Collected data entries

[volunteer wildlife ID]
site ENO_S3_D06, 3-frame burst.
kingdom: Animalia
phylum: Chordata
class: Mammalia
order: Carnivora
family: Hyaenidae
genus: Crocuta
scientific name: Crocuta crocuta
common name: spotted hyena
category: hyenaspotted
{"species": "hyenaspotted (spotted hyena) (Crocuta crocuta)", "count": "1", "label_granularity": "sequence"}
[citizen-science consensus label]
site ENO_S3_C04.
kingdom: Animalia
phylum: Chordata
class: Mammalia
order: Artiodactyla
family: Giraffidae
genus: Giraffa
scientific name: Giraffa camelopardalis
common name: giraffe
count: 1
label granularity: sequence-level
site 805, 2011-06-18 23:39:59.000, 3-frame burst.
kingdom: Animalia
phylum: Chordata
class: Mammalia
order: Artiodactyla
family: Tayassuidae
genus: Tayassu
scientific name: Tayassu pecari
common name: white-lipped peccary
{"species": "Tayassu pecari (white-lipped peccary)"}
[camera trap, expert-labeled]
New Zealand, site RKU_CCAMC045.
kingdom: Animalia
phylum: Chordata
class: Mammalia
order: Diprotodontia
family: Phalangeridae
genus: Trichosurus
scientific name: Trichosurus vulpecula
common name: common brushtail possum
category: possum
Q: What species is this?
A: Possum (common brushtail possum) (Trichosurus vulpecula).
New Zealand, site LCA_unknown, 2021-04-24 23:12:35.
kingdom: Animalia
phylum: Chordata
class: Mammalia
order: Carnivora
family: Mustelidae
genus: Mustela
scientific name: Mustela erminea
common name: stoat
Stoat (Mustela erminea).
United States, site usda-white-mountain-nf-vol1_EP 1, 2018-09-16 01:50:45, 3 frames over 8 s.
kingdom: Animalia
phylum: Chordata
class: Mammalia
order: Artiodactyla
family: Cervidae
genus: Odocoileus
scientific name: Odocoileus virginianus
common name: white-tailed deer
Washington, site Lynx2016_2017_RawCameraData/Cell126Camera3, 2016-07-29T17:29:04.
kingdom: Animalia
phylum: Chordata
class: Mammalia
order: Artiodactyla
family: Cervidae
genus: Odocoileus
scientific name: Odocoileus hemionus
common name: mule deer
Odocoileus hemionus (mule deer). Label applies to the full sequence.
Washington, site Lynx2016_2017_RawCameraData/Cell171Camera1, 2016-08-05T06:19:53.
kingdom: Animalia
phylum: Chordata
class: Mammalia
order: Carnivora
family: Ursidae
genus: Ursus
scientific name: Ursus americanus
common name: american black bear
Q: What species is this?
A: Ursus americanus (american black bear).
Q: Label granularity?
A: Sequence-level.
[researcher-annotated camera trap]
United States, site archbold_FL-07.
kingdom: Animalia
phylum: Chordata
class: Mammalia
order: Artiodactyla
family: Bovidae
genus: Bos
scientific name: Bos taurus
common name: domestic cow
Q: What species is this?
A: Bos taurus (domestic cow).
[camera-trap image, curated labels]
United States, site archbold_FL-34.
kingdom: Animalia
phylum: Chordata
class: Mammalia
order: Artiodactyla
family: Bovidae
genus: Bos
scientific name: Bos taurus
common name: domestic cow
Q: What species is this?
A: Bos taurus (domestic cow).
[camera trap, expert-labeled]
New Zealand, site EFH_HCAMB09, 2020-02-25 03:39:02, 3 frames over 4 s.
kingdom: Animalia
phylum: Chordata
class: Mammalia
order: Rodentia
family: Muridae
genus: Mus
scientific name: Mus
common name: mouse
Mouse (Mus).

## Problem to work on
Reproduce every line of the data so that nothing differs from the original.

## Task output
[volunteer wildlife ID]
site ENO_S3_D06, 3-frame burst.
kingdom: Animalia
phylum: Chordata
class: Mammalia
order: Carnivora
family: Hyaenidae
genus: Crocuta
scientific name: Crocuta crocuta
common name: spotted hyena
category: hyenaspotted
{"species": "hyenaspotted (spotted hyena) (Crocuta crocuta)", "count": "1", "label_granularity": "sequence"}
[citizen-science consensus label]
site ENO_S3_C04.
kingdom: Animalia
phylum: Chordata
class: Mammalia
order: Artiodactyla
family: Giraffidae
genus: Giraffa
scientific name: Giraffa camelopardalis
common name: giraffe
count: 1
label granularity: sequence-level
site 805, 2011-06-18 23:39:59.000, 3-frame burst.
kingdom: Animalia
phylum: Chordata
class: Mammalia
order: Artiodactyla
family: Tayassuidae
genus: Tayassu
scientific name: Tayassu pecari
common name: white-lipped peccary
{"species": "Tayassu pecari (white-lipped peccary)"}
[camera trap, expert-labeled]
New Zealand, site RKU_CCAMC045.
kingdom: Animalia
phylum: Chordata
class: Mammalia
order: Diprotodontia
family: Phalangeridae
genus: Trichosurus
scientific name: Trichosurus vulpecula
common name: common brushtail possum
category: possum
Q: What species is this?
A: Possum (common brushtail possum) (Trichosurus vulpecula).
New Zealand, site LCA_unknown, 2021-04-24 23:12:35.
kingdom: Animalia
phylum: Chordata
class: Mammalia
order: Carnivora
family: Mustelidae
genus: Mustela
scientific name: Mustela erminea
common name: stoat
Stoat (Mustela erminea).
United States, site usda-white-mountain-nf-vol1_EP 1, 2018-09-16 01:50:45, 3 frames over 8 s.
kingdom: Animalia
phylum: Chordata
class: Mammalia
order: Artiodactyla
family: Cervidae
genus: Odocoileus
scientific name: Odocoileus virginianus
common name: white-tailed deer
Washington, site Lynx2016_2017_RawCameraData/Cell126Camera3, 2016-07-29T17:29:04.
kingdom: Animalia
phylum: Chordata
class: Mammalia
order: Artiodactyla
family: Cervidae
genus: Odocoileus
scientific name: Odocoileus hemionus
common name: mule deer
Odocoileus hemionus (mule deer). Label applies to the full sequence.
Washington, site Lynx2016_2017_RawCameraData/Cell171Camera1, 2016-08-05T06:19:53.
kingdom: Animalia
phylum: Chordata
class: Mammalia
order: Carnivora
family: Ursidae
genus: Ursus
scientific name: Ursus americanus
common name: american black bear
Q: What species is this?
A: Ursus americanus (american black bear).
Q: Label granularity?
A: Sequence-level.
[researcher-annotated camera trap]
United States, site archbold_FL-07.
kingdom: Animalia
phylum: Chordata
class: Mammalia
order: Artiodactyla
family: Bovidae
genus: Bos
scientific name: Bos taurus
common name: domestic cow
Q: What species is this?
A: Bos taurus (domestic cow).
[camera-trap image, curated labels]
United States, site archbold_FL-34.
kingdom: Animalia
phylum: Chordata
class: Mammalia
order: Artiodactyla
family: Bovidae
genus: Bos
scientific name: Bos taurus
common name: domestic cow
Q: What species is this?
A: Bos taurus (domestic cow).
[camera trap, expert-labeled]
New Zealand, site EFH_HCAMB09, 2020-02-25 03:39:02, 3 frames over 4 s.
kingdom: Animalia
phylum: Chordata
class: Mammalia
order: Rodentia
family: Muridae
genus: Mus
scientific name: Mus
common name: mouse
Mouse (Mus).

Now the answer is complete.